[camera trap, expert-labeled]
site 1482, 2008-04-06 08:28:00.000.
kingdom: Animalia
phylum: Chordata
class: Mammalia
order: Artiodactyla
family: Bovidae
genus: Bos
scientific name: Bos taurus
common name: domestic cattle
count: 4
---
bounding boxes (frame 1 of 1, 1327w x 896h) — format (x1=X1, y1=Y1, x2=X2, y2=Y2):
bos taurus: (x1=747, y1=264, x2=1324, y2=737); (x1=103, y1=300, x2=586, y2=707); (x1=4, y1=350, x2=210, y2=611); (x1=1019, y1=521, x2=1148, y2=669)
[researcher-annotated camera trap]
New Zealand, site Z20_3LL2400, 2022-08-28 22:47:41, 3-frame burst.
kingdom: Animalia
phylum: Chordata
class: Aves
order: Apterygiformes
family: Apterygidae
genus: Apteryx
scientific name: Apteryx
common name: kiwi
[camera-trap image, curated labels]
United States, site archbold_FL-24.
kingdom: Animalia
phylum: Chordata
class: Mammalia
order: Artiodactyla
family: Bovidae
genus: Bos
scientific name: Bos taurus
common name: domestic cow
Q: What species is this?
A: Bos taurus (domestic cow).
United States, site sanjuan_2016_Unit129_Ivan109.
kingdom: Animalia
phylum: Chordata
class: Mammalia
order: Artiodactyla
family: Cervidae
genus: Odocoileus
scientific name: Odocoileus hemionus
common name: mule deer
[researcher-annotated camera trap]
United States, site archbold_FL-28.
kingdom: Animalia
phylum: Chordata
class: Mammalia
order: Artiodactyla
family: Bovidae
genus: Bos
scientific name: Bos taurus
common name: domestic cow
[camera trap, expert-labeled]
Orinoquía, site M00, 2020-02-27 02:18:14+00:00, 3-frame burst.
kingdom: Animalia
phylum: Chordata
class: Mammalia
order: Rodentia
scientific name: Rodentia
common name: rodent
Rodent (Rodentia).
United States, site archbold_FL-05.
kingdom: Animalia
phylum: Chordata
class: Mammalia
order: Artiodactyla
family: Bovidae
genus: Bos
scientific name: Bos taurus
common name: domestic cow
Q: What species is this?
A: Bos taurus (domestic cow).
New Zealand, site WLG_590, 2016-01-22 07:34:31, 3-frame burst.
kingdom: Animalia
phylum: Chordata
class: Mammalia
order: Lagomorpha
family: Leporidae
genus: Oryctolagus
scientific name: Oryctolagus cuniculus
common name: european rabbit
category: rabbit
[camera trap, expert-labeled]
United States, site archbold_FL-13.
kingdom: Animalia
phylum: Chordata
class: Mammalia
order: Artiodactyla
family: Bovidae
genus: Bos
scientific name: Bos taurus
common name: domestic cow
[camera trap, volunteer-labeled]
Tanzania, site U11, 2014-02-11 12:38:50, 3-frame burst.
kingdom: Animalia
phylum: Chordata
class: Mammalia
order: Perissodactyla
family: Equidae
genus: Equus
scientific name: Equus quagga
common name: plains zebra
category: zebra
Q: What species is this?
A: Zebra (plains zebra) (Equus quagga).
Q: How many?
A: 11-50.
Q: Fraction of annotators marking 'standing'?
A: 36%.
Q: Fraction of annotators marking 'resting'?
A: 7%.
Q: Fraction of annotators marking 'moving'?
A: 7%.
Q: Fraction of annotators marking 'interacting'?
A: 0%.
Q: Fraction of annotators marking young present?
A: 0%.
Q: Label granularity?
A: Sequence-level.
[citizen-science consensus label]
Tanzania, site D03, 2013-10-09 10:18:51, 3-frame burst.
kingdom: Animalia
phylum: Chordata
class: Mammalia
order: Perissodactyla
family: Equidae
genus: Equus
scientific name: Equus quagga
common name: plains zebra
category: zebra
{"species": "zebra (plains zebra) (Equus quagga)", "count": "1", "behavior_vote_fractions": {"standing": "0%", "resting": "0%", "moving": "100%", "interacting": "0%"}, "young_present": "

======

> ABOUT THIS TASK
Nothing in the records above may be left out; repeat them exactly.

> ANSWER SPACE
[camera trap, expert-labeled]
site 1482, 2008-04-06 08:28:00.000.
kingdom: Animalia
phylum: Chordata
class: Mammalia
order: Artiodactyla
family: Bovidae
genus: Bos
scientific name: Bos taurus
common name: domestic cattle
count: 4
---
bounding boxes (frame 1 of 1, 1327w x 896h) — format (x1=X1, y1=Y1, x2=X2, y2=Y2):
bos taurus: (x1=747, y1=264, x2=1324, y2=737); (x1=103, y1=300, x2=586, y2=707); (x1=4, y1=350, x2=210, y2=611); (x1=1019, y1=521, x2=1148, y2=669)
[researcher-annotated camera trap]
New Zealand, site Z20_3LL2400, 2022-08-28 22:47:41, 3-frame burst.
kingdom: Animalia
phylum: Chordata
class: Aves
order: Apterygiformes
family: Apterygidae
genus: Apteryx
scientific name: Apteryx
common name: kiwi
[camera-trap image, curated labels]
United States, site archbold_FL-24.
kingdom: Animalia
phylum: Chordata
class: Mammalia
order: Artiodactyla
family: Bovidae
genus: Bos
scientific name: Bos taurus
common name: domestic cow
Q: What species is this?
A: Bos taurus (domestic cow).
United States, site sanjuan_2016_Unit129_Ivan109.
kingdom: Animalia
phylum: Chordata
class: Mammalia
order: Artiodactyla
family: Cervidae
genus: Odocoileus
scientific name: Odocoileus hemionus
common name: mule deer
[researcher-annotated camera trap]
United States, site archbold_FL-28.
kingdom: Animalia
phylum: Chordata
class: Mammalia
order: Artiodactyla
family: Bovidae
genus: Bos
scientific name: Bos taurus
common name: domestic cow
[camera trap, expert-labeled]
Orinoquía, site M00, 2020-02-27 02:18:14+00:00, 3-frame burst.
kingdom: Animalia
phylum: Chordata
class: Mammalia
order: Rodentia
scientific name: Rodentia
common name: rodent
Rodent (Rodentia).
United States, site archbold_FL-05.
kingdom: Animalia
phylum: Chordata
class: Mammalia
order: Artiodactyla
family: Bovidae
genus: Bos
scientific name: Bos taurus
common name: domestic cow
Q: What species is this?
A: Bos taurus (domestic cow).
New Zealand, site WLG_590, 2016-01-22 07:34:31, 3-frame burst.
kingdom: Animalia
phylum: Chordata
class: Mammalia
order: Lagomorpha
family: Leporidae
genus: Oryctolagus
scientific name: Oryctolagus cuniculus
common name: european rabbit
category: rabbit
[camera trap, expert-labeled]
United States, site archbold_FL-13.
kingdom: Animalia
phylum: Chordata
class: Mammalia
order: Artiodactyla
family: Bovidae
genus: Bos
scientific name: Bos taurus
common name: domestic cow
[camera trap, volunteer-labeled]
Tanzania, site U11, 2014-02-11 12:38:50, 3-frame burst.
kingdom: Animalia
phylum: Chordata
class: Mammalia
order: Perissodactyla
family: Equidae
genus: Equus
scientific name: Equus quagga
common name: plains zebra
category: zebra
Q: What species is this?
A: Zebra (plains zebra) (Equus quagga).
Q: How many?
A: 11-50.
Q: Fraction of annotators marking 'standing'?
A: 36%.
Q: Fraction of annotators marking 'resting'?
A: 7%.
Q: Fraction of annotators marking 'moving'?
A: 7%.
Q: Fraction of annotators marking 'interacting'?
A: 0%.
Q: Fraction of annotators marking young present?
A: 0%.
Q: Label granularity?
A: Sequence-level.
[citizen-science consensus label]
Tanzania, site D03, 2013-10-09 10:18:51, 3-frame burst.
kingdom: Animalia
phylum: Chordata
class: Mammalia
order: Perissodactyla
family: Equidae
genus: Equus
scientific name: Equus quagga
common name: plains zebra
category: zebra
{"species": "zebra (plains zebra) (Equus quagga)", "count": "1", "behavior_vote_fractions": {"standing": "0%", "resting": "0%", "moving": "100%", "interacting": "0%"}, "young_present": "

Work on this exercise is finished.